EXCERPTED TEXT:
════════
How to backtest a strategy on Streak
Streak is a no-code algorithmic trading platform integrated with Zerodha that allows traders to build, backtest, and deploy rule-based strategies on equities and F&O contracts without writing a single line of code. This guide focuses on the backtesting workflow: how to define a strategy, run it against historical data, and critically evaluate the results.
For the deployment workflow once a backtest is satisfactory, see How to deploy a Streak strategy live. For the underlying brokerage platform see Streak platform overview and Kite, Zerodha’s trading platform.
What Streak backtesting does
Streak replays your strategy’s entry and exit conditions against historical OHLCV (open, high, low, close, volume) data. When the entry conditions are met on a historical candle, Streak simulates a trade entry at the open (or close, depending on the execution setting) of the next candle. When the exit conditions are met, it simulates the exit. The difference between entry and exit price, multiplied by quantity, is the simulated P&L for that trade.
Streak does not model order book depth or intraday tick-by-tick price paths within a candle. It uses candle-level OHLCV data. For strategies that rely on intraday levels within a candle (for example, intraday high-low breakouts), this introduces look-ahead bias or fill assumptions that diverge from real execution.
Streak supports backtesting on:
- Equity cash (NSE/BSE)
- Equity futures (NSE NFO)
- Equity options (NSE NFO), limited to available historical chain data
- Commodity futures (MCX)
- Currency futures (NSE CDS)
════════
EXTRACTED RECORDS:
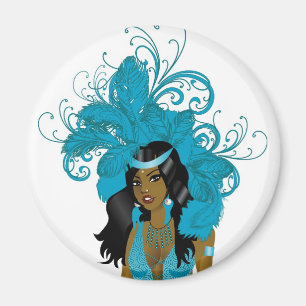 Illustration für Show des Karnevalskostüms O Las Magnet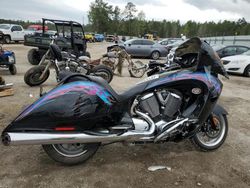 Salvage Motorcycles for sale at auction: 2009 Victory Vision Ness Signature Series
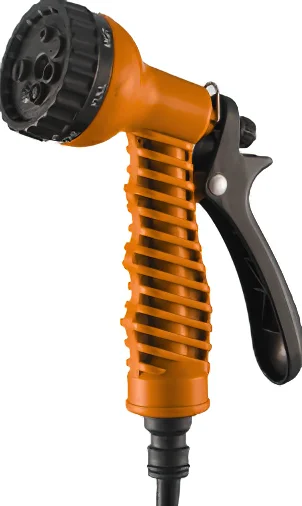 Пистолет Вихрь 7 режимов полива от магазина ЛесКонПром.ру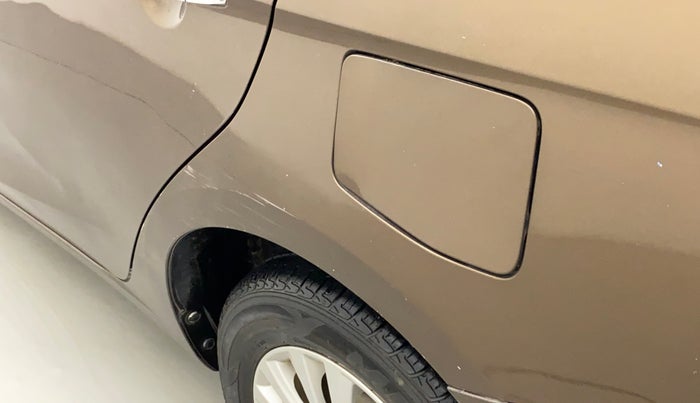2015 Maruti Ciaz ZXI, Petrol, Manual, 52,038 km, Left quarter panel - Minor scratches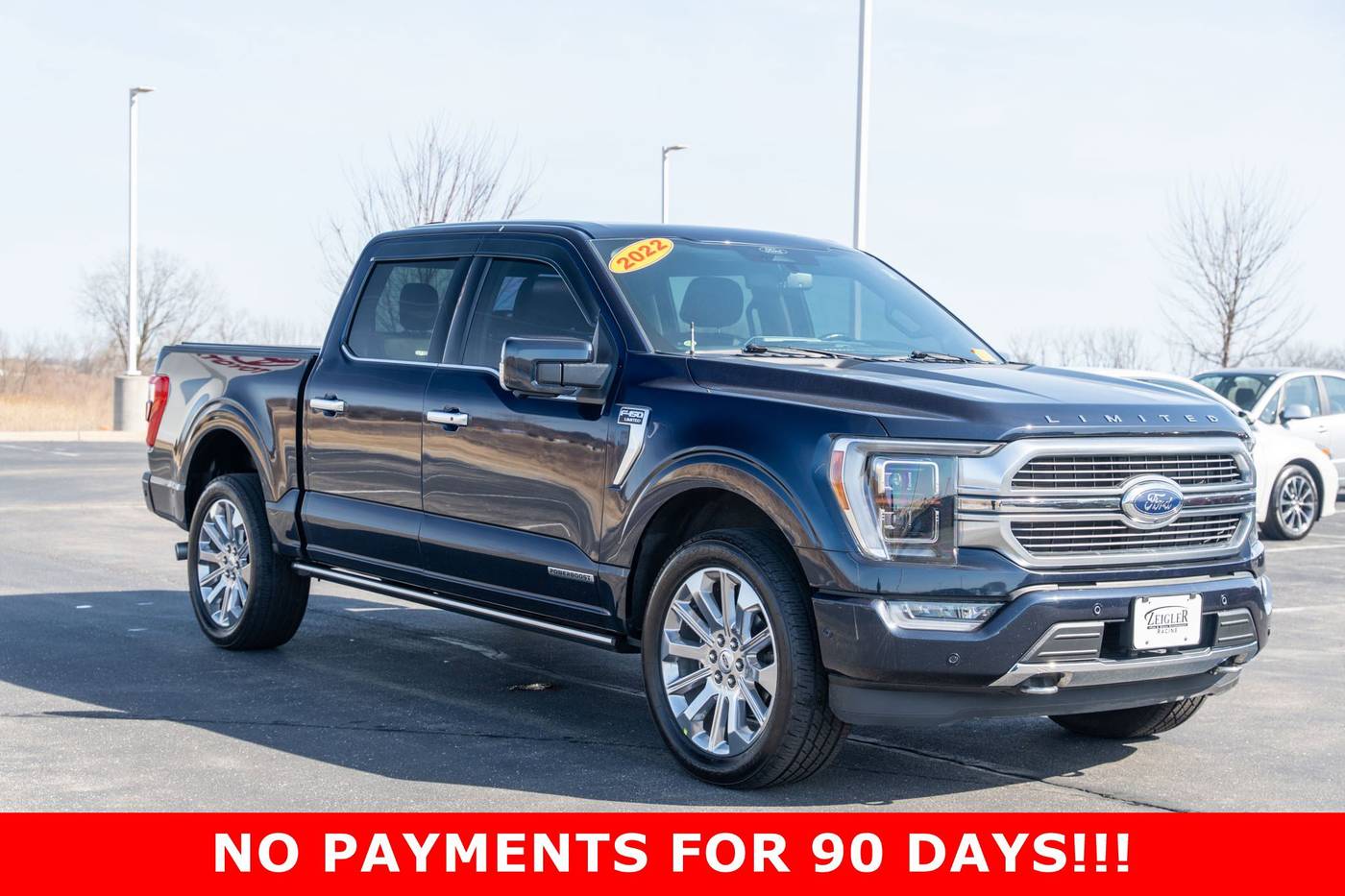 2022 Ford F-150 Limited — Pickup Truck — 57,379 mi — Mount Pleasant, WI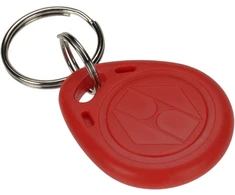 Opti PRIARTINIMO BRELOKAS RFID ATLO-K2ID/Raudonas*P10 ATLO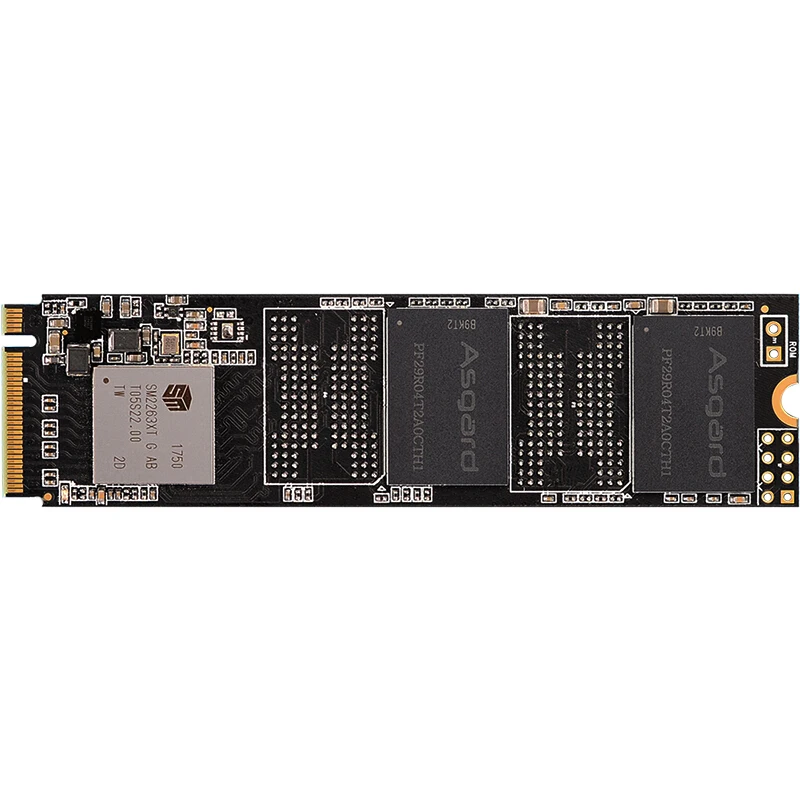 Жесткий диск Asgard M.2 SSD PCIe 250 ГБ 500 1 ТБ 2 m.2 NVMe pcie 2280 ssd внутренний жесткий для ПК
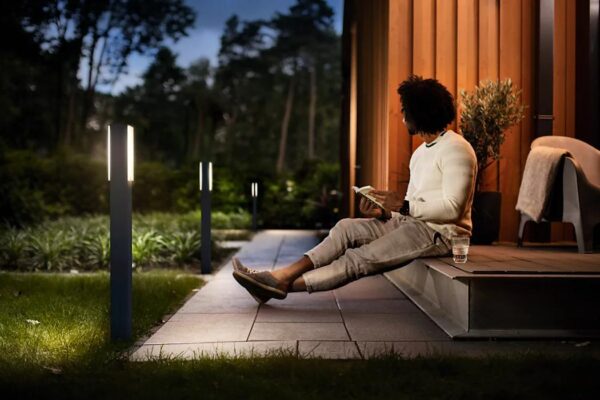 Stalp LED pentru exterior Philips STRATOSPHERE, 3.8W, 800 lm, lumina - Image 5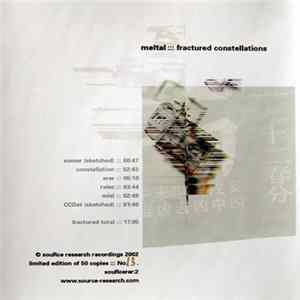 Meltal - Fractured Constellations FLAC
════════
STUDY QUESTIONS:
A. In the Streak backtesting guide above, why can strategies that depend on intraday levels within a candle produce results that differ from real trading? Answer in one to three sentences.
B. Reproduce word for word the passage of the Streak backtesting guide that opens with the words containing "How to backtest" and closes with "evaluate the results.".

RESPONSES:
A. Streak works only with candle-level OHLCV data and does not model order book depth or the tick-by-tick price path inside a candle. Because of this, strategies such as intraday high-low breakouts pick up look-ahead bias or fill assumptions that diverge from real execution.

B.
How to backtest a strategy on Streak
Streak is a no-code algorithmic trading platform integrated with Zerodha that allows traders to build, backtest, and deploy rule-based strategies on equities and F&O contracts without writing a single line of code. This guide focuses on the backtesting workflow: how to define a strategy, run it against historical data, and critically evaluate the results.